Why do we care about international debt?

International debt is not like regular debt. If you take out a loan, you are responsible for paying it back. If you go bankrupt, you pay your creditors as much as you can, and they write off the rest. Your financial interests are protected by a court of arbitration. But when a country takes out a loan, the people pay for it. If the country goes bankrupt, it still has to pay its debts. There is no court of arbitration at the international level.

The 40 most heavily indebted poor countries are bankrupt. Mostly in sub-Saharan Africa, these countries do not have the resources to make their annual payments on debt and provide education, health care, or food for their people. Some, such as Mozambique, are emerging from civil conflict which added to that country's poverty and environmental destruction. Many countries have already paid back the principal on their debt but cannot pay back the interest, which grows every year.

We care about debt because it is an obstacle to development

In 1994, Tanzania spent $155 million on debt repayments, more than it spent on clean water and health combined. Uganda spends $3.5 per person per year on health and education, $17 per person each year on debt repayments. Who do these countries owe money to? The major creditors of the world: Commercial banks, other governments, known as bilateral creditors, and the international financial institutions such as the World Bank and International Monetary Fund (IMF).

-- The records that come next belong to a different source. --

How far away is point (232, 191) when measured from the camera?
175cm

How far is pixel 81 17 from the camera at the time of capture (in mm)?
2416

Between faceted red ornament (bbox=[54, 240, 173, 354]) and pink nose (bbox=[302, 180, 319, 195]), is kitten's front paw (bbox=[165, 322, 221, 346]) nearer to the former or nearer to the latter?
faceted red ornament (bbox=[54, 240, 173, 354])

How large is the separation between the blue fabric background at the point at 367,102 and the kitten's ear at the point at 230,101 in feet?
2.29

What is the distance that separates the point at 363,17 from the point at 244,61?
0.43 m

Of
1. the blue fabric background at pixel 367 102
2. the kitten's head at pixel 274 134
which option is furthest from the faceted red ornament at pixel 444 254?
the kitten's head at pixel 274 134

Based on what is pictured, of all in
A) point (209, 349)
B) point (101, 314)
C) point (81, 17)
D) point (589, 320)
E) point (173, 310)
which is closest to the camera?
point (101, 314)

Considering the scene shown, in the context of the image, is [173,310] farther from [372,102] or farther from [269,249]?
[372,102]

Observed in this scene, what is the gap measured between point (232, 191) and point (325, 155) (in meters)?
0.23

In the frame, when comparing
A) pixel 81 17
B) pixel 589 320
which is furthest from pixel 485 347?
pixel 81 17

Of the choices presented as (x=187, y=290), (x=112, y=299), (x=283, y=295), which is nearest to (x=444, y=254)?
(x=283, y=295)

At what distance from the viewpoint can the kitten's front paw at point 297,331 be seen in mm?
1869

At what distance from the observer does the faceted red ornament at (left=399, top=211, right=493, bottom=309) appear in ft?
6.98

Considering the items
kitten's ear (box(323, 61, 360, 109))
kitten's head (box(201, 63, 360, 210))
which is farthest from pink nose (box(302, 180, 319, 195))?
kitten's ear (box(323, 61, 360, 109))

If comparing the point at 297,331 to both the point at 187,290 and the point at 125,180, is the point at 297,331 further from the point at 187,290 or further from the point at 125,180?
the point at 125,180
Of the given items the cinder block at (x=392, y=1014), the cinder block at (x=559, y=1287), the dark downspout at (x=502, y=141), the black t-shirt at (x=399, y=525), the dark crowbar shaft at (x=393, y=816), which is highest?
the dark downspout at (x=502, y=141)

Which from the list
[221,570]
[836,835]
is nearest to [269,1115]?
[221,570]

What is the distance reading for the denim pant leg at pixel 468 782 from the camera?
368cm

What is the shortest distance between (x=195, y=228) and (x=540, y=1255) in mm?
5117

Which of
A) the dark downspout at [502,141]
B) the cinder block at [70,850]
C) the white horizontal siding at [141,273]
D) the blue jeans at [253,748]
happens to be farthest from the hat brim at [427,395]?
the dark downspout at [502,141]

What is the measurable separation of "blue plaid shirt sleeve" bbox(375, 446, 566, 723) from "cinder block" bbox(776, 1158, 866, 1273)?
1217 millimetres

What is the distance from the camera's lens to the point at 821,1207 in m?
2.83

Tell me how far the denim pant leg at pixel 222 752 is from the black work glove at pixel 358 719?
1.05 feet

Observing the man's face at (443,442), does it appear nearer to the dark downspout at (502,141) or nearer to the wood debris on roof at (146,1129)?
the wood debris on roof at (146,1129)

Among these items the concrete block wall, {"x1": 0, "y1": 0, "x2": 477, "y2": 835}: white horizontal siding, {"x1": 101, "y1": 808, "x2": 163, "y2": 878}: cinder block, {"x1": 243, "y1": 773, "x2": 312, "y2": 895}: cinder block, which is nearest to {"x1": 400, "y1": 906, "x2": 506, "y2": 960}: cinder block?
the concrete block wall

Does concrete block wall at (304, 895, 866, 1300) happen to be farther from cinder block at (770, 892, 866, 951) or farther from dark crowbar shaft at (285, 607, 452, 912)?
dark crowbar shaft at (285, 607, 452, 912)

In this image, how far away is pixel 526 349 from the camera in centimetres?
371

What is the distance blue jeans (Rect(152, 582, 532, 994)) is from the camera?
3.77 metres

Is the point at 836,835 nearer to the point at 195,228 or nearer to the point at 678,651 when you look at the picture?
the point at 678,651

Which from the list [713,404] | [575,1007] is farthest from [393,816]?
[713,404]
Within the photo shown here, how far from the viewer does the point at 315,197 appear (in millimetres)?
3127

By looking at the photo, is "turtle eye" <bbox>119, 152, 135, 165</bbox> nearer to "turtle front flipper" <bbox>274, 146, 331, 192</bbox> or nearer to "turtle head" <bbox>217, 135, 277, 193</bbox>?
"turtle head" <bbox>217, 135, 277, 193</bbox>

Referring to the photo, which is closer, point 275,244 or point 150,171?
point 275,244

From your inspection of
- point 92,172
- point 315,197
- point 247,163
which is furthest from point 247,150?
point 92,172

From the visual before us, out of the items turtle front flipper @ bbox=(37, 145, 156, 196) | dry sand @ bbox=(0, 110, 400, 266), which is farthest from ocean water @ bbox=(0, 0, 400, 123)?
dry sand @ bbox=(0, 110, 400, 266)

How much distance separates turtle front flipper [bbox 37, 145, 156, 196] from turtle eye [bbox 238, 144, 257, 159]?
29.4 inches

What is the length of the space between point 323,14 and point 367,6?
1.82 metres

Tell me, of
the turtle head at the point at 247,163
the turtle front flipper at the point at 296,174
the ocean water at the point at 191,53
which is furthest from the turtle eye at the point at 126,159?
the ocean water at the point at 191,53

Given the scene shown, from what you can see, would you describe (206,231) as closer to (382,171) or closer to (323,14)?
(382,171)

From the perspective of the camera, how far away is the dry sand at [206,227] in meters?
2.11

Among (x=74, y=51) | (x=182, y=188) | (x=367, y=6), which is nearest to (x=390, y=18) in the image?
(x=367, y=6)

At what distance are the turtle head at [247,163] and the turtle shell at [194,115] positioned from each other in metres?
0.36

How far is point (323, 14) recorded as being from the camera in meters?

Another reason we care is that the most vulnerable people in society were not responsible for contracting the debt, yet they pay the price for it. Some countries used borrowed funds to finance their militaries or projects benefiting the elites rather than for projects that would have benefited the poor. Poor people suffer the most by the diversion of scarce resources to debt repayments from human development.

Debt Relief Initiative

The major creditors decided a year ago that the level of debt in the poorest countries had reached an alarming level. They agreed on the Heavily Indebted Poor Country Initiative (HIPC) to reduce some of the debt of eligible poor countries. But Uganda, the first country to get relief, received only a 15% reduction in its total debt, despite exceeding the strict criteria for eligibility. We are concerned that the other countries to be reviewed, including Bolivia, Cote d'Ivoire, Guyana, Mozambique and Nicaragua, do not have as good track records as Uganda, and will therefore get even less.

In Washington, we have been meeting with the US representatives to the World Bank and IMF along with many other officials from these institutions to express our concern about the level of relief. We are working closely with Catholic Relief Services and the Catholic relief and development agencies CAFOD (United Kingdom), Misereor (Germany), Koordinierungsstelle (Austria), Bilance (Netherlands), Manos Unidas (Spain) and Caritas International, a network of 250 national development organizations, to raise awareness of the issue and to build advocacy in Africa and Latin America.

Debt Campaigns

In the next two years, we plan to do a lot of work on the debt issue. We will continue to press the World Bank, IMF, and US government for more substantial relief for the countries that qualify under the new initiative. We will work with CRS' partners in Africa and Latin America who want to do their own work on debt. We will also support more exchanges of bishops and clergy from countries that are deeply indebted. Keep your eyes out for material and information on campaigns, especially the Jubilee 2000/USA campaign for debt cancellation which will be launched soon by a coalition of ecumenical organizations.